Chapitre 11

Sur les talons de Grégor qui marchait d’un bon pas, Eugénie avançait en observant avec curiosité la végétation tout autour. Les arbres et les plantes qui constituaient cette surprenante jungle lui étaient complètement inconnus et pourtant étrangement familiers. Grâce à la lumière tamisée par les feuillages et au doux clapotis du ruisseau tout proche, il se dégageait de cet endroit une atmosphère rassurante et Eugénie se sentait curieusement sereine, en dépit des événements de ces dernières heures. Elle jeta un coup d’œil furtif à Oscar et constata que lui aussi avait l’air beaucoup plus détendu. Il se tourna vers elle d’un air surpris :

− C’est assez hallucinant ! En moins de vingt-quatre heures : on s’est retrouvé nez à nez avec une créature inconnue tombée du ciel. On a failli mourir suffoqués dans un nuage de poussière en allant à sa rencontre, avant d’être sauvés in extremis. On a fini par la retrouver et elle nous a fait rapetisser grâce à une cascade magique, ce qui fait qu’on mesure maintenant à peine 3 cm de haut. On a fait du rafting dans une bulle, avant d’atterrir dans un monde complètement inconnu. Et là, on est en train de suivre une nouvelle créature complètement inconnue à travers une forêt complètement inconnue, pour pas dire carrément délirante. Et tu sais le pire dans tout ça ? C’est que je me sens bien ! Ouais, j’ai pas peur, rien ! Y’a même longtemps que je ne me suis pas senti aussi bien, en fait ! C’est quand même du délire, non ? J’ai bien conscience que je devrais être complètement paniqué, à la limite de l’hystérie même ! Et ben, non ! Je me sens super à l’aise !… Je vais me réveiller, tu crois ?
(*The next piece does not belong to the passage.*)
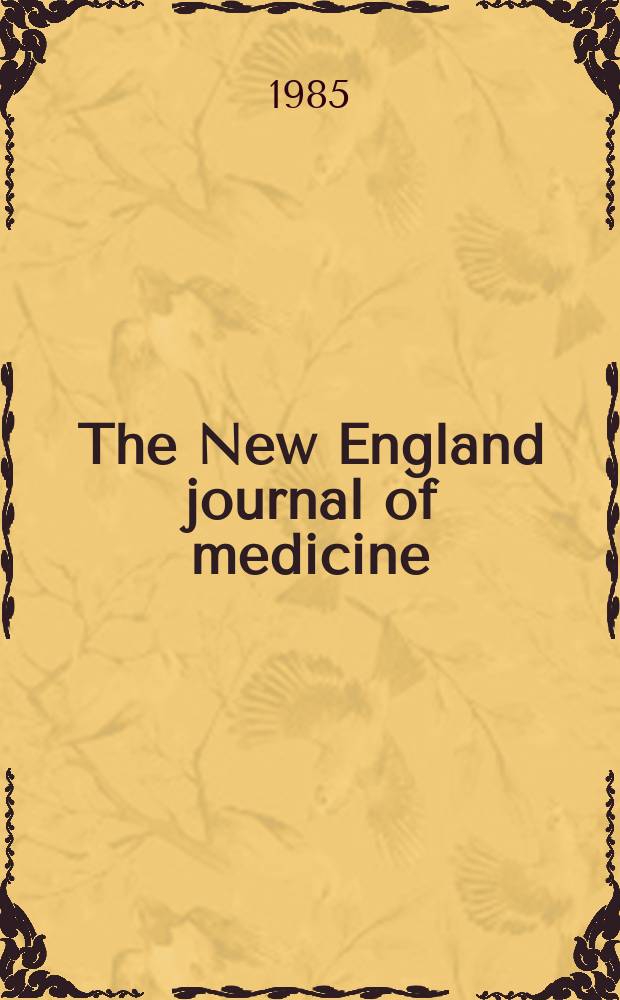The New England journal of medicine : Formerly the Boston medical a. surgical journal. Vol. 312, № 9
Eugénie se mit à rire devant la mine de son ami. Elle partageait son étonnement, mais savourait ce doux état d’apaisement qui, elle le pressentait, ne durerait pas. Après quelques minutes de marche, les arbres se firent plus rares, plus clairsemés et Gregor s’arrêta. Ils étaient à présent face à une paroi rocheuse partiellement recouverte de végétation, parmi laquelle on pouvait deviner une ouverture dans la pierre.

− Nous y voilà. C’est ici qu’Ephéa vous attend.
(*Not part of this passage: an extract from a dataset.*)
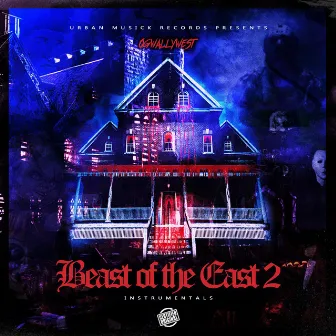 Beast of the East 2 (Instrumentals) by OG Wally West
− Tu ne viens pas avec nous ? demanda Oscar.

− Non, il faut que je retourne à l’extérieur. Mes hommes ont besoin de moi.
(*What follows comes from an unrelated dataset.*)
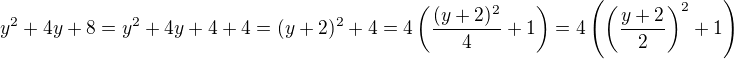$y^2+4y+8=y^2+4y+4+4=(y+2)^2+4=4\left(\frac{(y+2)^2}{4}+1\right)=4\left(\left(\frac{y+2}{2}\right)^2+1\right)$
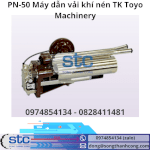 Pn-50 Máy Dẫn Vải Khí Nén Song Thành Công Stc Tk Toyo Machinery Việt Nam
− Ah, OK ! Ben salut, alors ! répondit Oscar.

Grégor les salua d’un hochement de tête auquel Eugénie répondit par un sourire, puis son corps se liquéfia d’un coup, formant une flaque qui se mit à couler à toute vitesse en direction de la forêt, disparaissant bientôt parmi les fougères qui jonchaient le sol.

− Waouh ! Ça, c’est cool ! lança Oscar, les yeux écarquillés. Tu crois qu’il pourrait m’apprendre à faire ça ?

Eugénie lui lança un coup de coude dans les côtes et il reprit sa contenance.

− Ouais, OK, on y va ! Les dames d’abord ! dit-il, alors qu’Eugénie s’engouffrait dans la faille au milieu de la roche.